Phoebe Boswell: “Making this work has been endlessly rewarding. Taking the time to sit with each participant, listening as they wind their way through the sometimes fluid sometimes knotty paths of their lives has been an immense honour. A revelation. I have learned a lot. Mostly about courage, and dignity, humour, love, and simply how to live in our own bodies as well as in relation to one another. Whenever I make work that invites participation, I am stunned by the generosity and trust inherent in the bond. It is this that informs the work - it becomes what it needs to be - and I am very grateful.”

Phoebe Boswell's figurative and interdisciplinary practice denotes a commitment of care for how we see ourselves and each other. Her work explores notions of freedom, using auto/biographical stories as catalysts to contest histories and imagine futures. Working intuitively across media, she creates immersive installations which affect and are affected by the environments they occupy, by time, gestalt, the serendipity of loops, and the presence of the audience. Boswell's paintings, drawings, installations and film & video works have been exhibited and held in collections widely, including The British Museum, Los Angeles County Museum of Art (LACMA), RISD, the British Film Institute’s National Archive and the UK Government Art Collection. She was the Bridget Riley Drawing Fellow at the British School of Rome in 2019, received the Lumière Award from the Royal Photographic Society in 2021, was Whitechapel Gallery’s 2022 writer in residence, and was commissioned to make new work for the Lyon Biennale in 2022. She recently exhibited in Rites of Passage at Gagosian and will have a solo exhibition at Wentrup Gallery in Berlin in the autumn. Boswell was born in Nairobi, Kenya, and lives and works in London.

Nephertiti Oboshie Schandorf is a producer of site responsive performance, audio and moving image in non-gallery contexts. Her practice is one that actively seeks collaboration and is informed by the formation of protective networks and cultural archives for those underrepresented or on the periphery of the contemporary UK arts ecology.
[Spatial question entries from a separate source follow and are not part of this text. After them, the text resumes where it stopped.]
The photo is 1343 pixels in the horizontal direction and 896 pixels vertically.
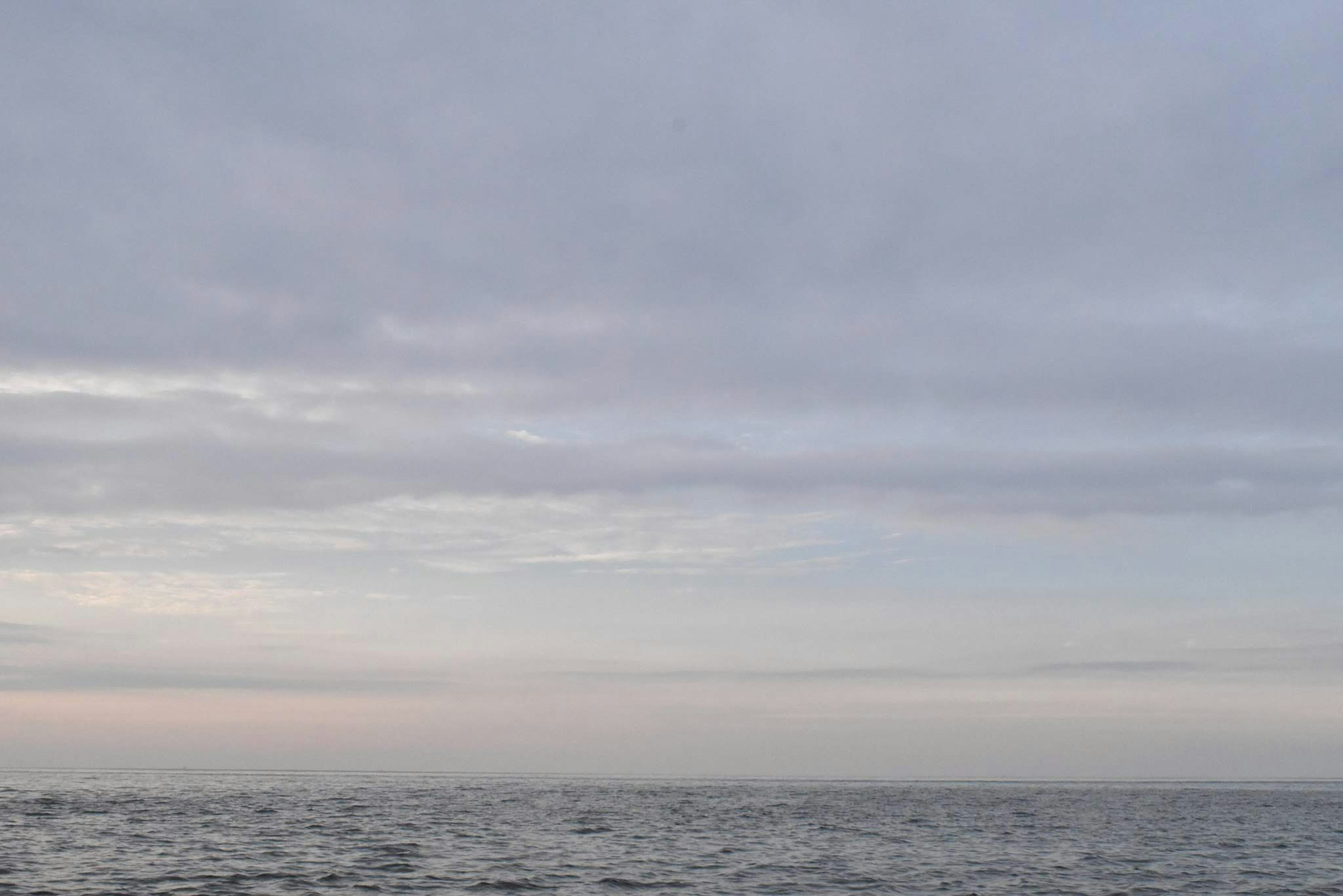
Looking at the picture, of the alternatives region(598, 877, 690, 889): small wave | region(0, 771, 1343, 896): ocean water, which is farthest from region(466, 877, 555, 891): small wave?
region(598, 877, 690, 889): small wave

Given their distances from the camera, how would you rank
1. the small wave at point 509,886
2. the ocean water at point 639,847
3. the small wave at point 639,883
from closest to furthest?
1. the small wave at point 509,886
2. the small wave at point 639,883
3. the ocean water at point 639,847

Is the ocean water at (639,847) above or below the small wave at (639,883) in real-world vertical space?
below

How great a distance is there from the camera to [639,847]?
59.3 metres

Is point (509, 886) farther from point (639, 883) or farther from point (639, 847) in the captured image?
point (639, 847)

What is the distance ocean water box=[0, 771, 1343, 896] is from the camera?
43281 mm

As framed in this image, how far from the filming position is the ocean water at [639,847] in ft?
142

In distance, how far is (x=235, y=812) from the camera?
83.8 m

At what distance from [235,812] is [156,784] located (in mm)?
85834

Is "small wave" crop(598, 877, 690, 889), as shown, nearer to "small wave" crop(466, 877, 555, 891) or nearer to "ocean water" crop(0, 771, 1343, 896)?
"ocean water" crop(0, 771, 1343, 896)

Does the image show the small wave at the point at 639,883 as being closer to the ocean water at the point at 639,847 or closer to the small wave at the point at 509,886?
the ocean water at the point at 639,847

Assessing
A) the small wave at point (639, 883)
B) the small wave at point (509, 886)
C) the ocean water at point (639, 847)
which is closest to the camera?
the small wave at point (509, 886)

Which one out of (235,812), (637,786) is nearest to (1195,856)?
(235,812)

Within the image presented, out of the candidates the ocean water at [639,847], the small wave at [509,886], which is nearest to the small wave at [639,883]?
the ocean water at [639,847]

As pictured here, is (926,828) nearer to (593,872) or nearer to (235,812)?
(593,872)
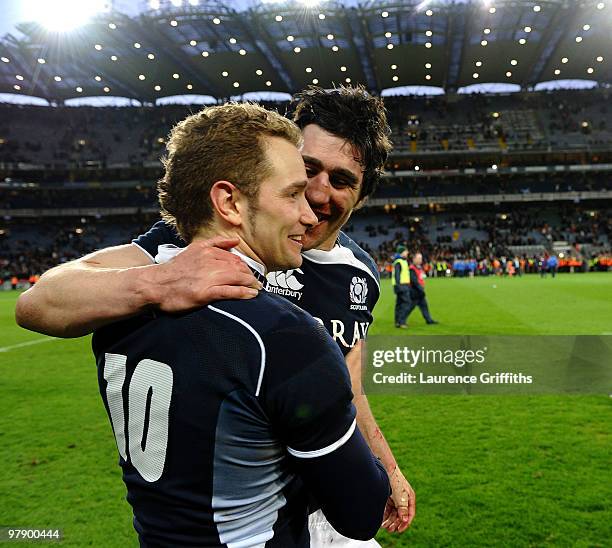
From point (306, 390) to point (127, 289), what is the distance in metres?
0.54

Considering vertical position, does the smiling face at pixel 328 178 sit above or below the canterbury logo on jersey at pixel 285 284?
above

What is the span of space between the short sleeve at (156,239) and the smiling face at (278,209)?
0.50 metres

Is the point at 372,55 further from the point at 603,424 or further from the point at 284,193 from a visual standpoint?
the point at 284,193

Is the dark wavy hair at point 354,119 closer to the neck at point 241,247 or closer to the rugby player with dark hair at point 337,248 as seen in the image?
the rugby player with dark hair at point 337,248

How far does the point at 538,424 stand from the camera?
5.94m

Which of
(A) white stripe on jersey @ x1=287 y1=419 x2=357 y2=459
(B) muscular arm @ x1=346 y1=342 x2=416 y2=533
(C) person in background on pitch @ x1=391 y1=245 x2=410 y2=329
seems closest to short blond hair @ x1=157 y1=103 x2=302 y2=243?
(A) white stripe on jersey @ x1=287 y1=419 x2=357 y2=459

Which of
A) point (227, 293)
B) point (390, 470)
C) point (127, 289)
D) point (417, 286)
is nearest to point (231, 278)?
point (227, 293)

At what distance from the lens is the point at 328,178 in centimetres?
227

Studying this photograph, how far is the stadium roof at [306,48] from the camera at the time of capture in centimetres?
3556

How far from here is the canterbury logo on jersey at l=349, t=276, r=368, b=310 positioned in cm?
247

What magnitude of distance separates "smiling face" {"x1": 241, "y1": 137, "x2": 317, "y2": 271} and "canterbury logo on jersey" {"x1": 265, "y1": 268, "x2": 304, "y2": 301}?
0.83 m

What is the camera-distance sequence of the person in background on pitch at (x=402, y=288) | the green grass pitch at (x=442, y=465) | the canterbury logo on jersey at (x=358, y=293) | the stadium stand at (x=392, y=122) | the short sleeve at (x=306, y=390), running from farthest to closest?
the stadium stand at (x=392, y=122), the person in background on pitch at (x=402, y=288), the green grass pitch at (x=442, y=465), the canterbury logo on jersey at (x=358, y=293), the short sleeve at (x=306, y=390)

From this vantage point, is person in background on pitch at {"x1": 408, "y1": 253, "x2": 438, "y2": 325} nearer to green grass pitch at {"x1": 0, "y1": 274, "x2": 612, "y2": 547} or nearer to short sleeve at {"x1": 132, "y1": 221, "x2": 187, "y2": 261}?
green grass pitch at {"x1": 0, "y1": 274, "x2": 612, "y2": 547}

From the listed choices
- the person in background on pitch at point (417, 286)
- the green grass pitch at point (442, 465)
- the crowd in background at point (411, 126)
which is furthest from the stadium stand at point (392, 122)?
the green grass pitch at point (442, 465)
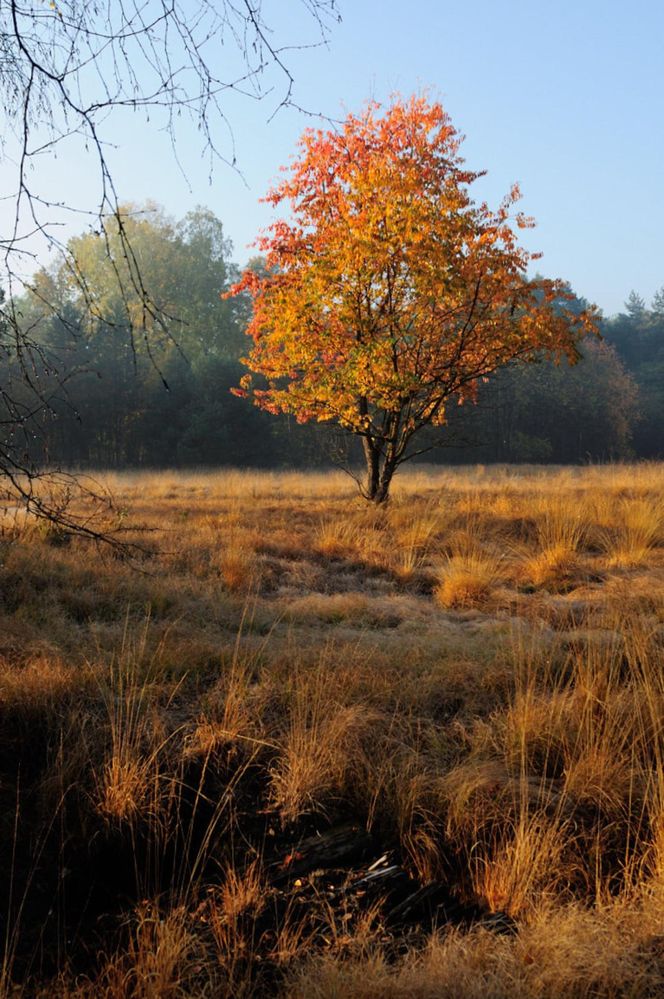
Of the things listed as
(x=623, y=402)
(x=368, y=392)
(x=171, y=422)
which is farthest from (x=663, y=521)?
(x=623, y=402)

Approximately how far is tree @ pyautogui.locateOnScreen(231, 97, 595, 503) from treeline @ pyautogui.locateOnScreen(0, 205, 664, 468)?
993 cm

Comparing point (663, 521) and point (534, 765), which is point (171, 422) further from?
point (534, 765)

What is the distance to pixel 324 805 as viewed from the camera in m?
3.59

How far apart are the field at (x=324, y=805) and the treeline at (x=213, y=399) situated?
1588 centimetres

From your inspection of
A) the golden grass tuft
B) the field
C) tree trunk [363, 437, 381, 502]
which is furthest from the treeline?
the field

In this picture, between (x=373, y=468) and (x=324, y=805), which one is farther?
(x=373, y=468)

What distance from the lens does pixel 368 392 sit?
1170 centimetres

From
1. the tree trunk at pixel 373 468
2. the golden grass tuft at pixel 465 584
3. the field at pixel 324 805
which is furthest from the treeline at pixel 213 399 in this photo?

Her work within the cultural sector includes the development and delivery of high profile public realm works including commissions for Art on the Underground, Somerset House and the 2021 Smithfield public realm commission with the City of London, Hawkins\Brown and Contemporary Art Society. She is a member of the Art on the Underground Advisory Panel, trustee for Artichoke and Artistic Director of Peckham Platform.